Every line from the one with "Stuart Weitzman Suede Sandals" up to and including the one with "Teveo Classic Jogger Burgundy Red | XWPJ9953" is to be output exactly as it appears below; pictures are not.
-- Extracted entries follows --
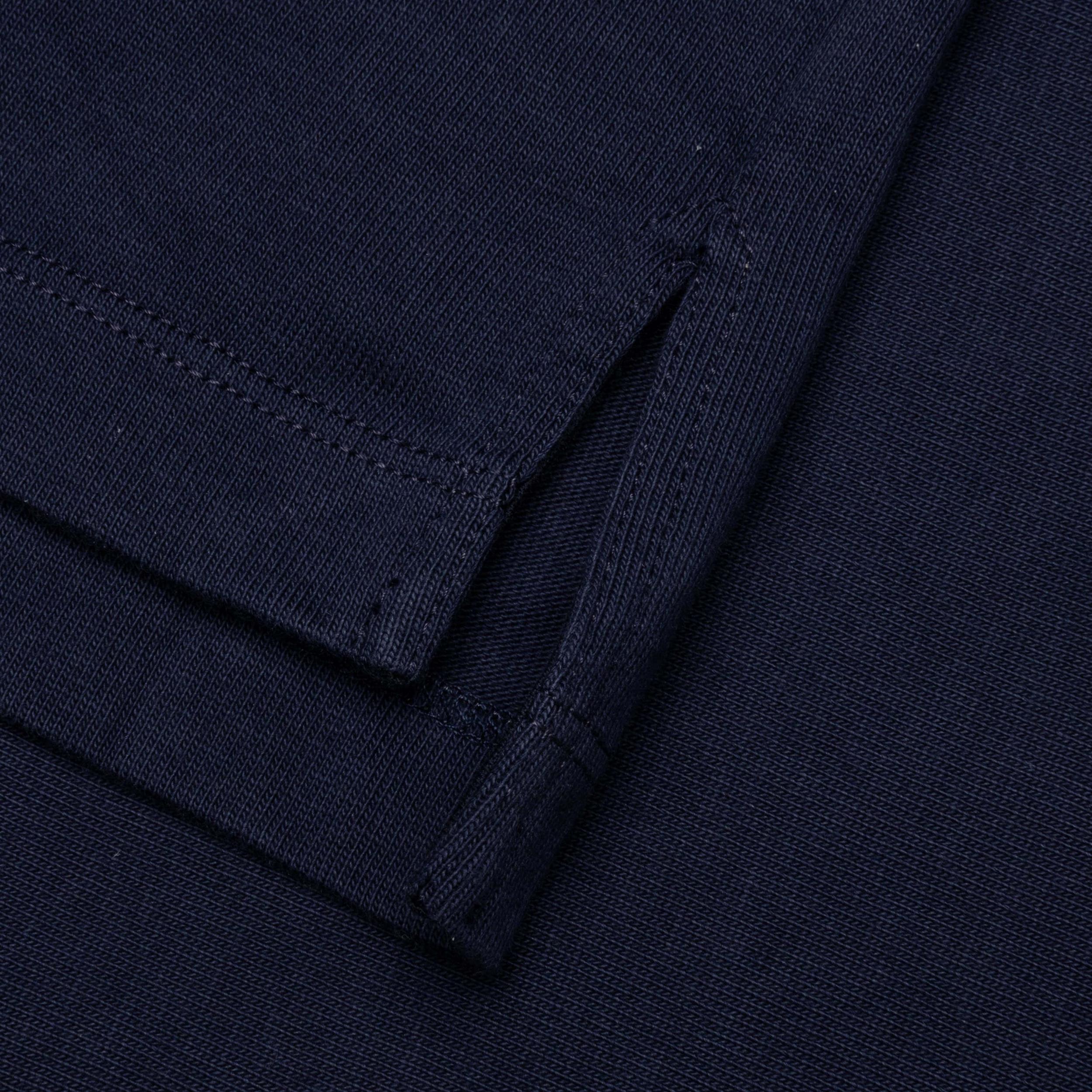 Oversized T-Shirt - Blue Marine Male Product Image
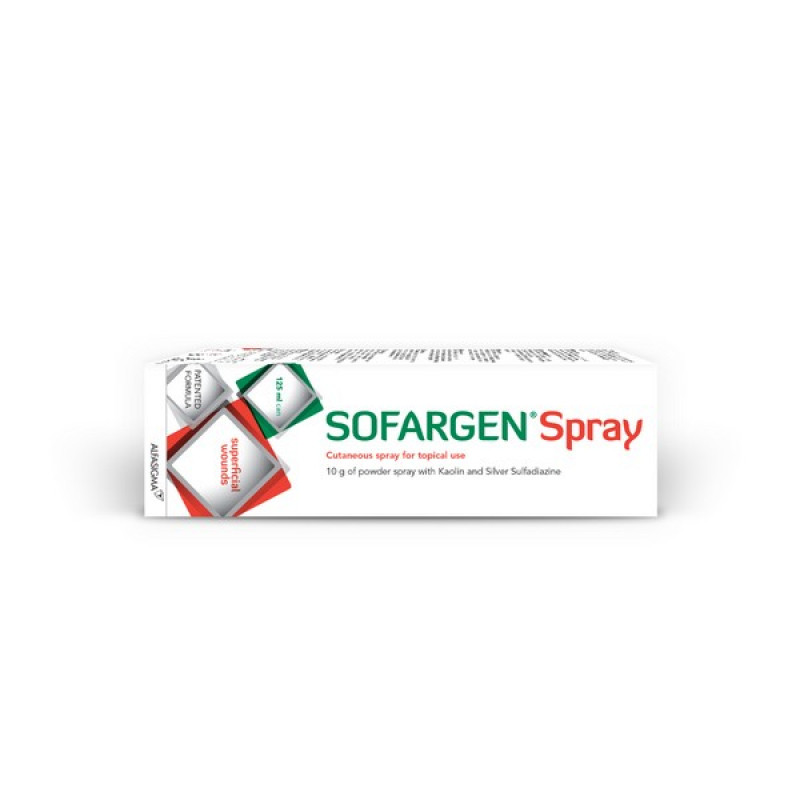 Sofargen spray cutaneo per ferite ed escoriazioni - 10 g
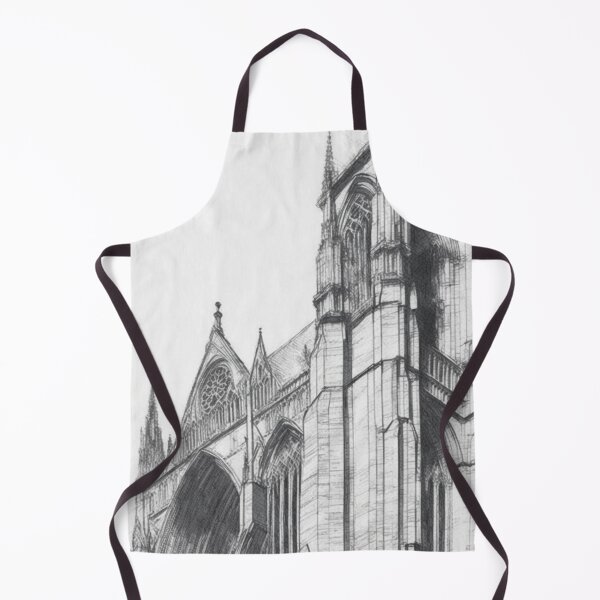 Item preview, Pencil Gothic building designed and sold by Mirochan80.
-- Extracted entries concluded --
-- Extracted entries follows --
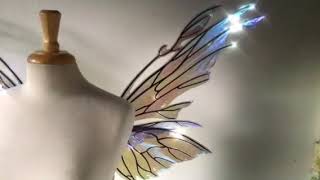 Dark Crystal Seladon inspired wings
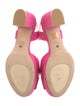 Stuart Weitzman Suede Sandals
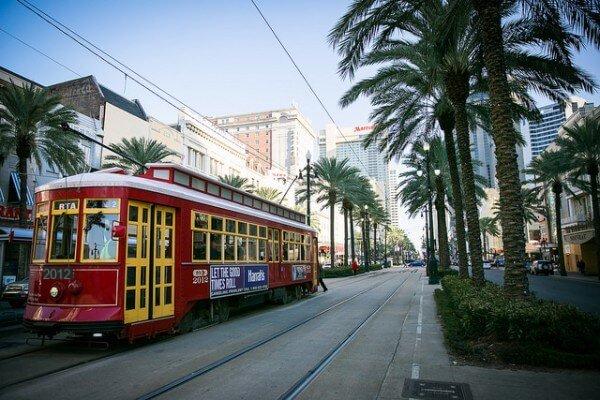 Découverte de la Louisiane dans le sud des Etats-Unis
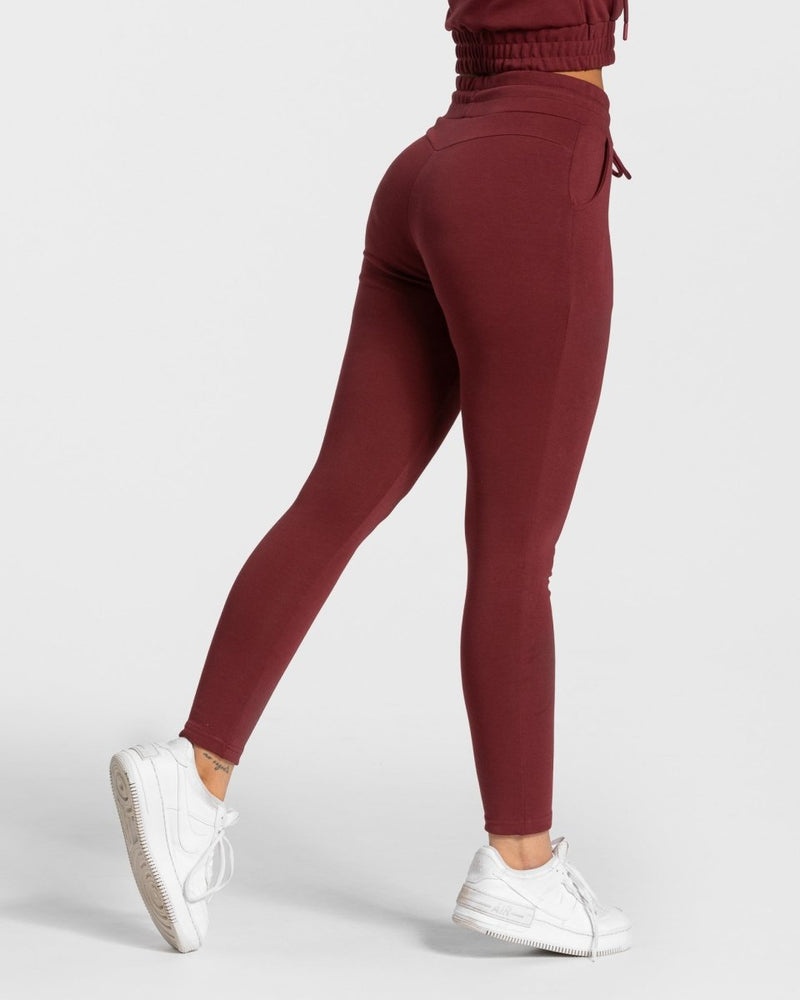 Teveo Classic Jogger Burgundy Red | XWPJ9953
-- Extracted entries concluded --
Answer box:
 Stuart Weitzman Suede Sandals
 Découverte de la Louisiane dans le sud des Etats-Unis
 Teveo Classic Jogger Burgundy Red | XWPJ9953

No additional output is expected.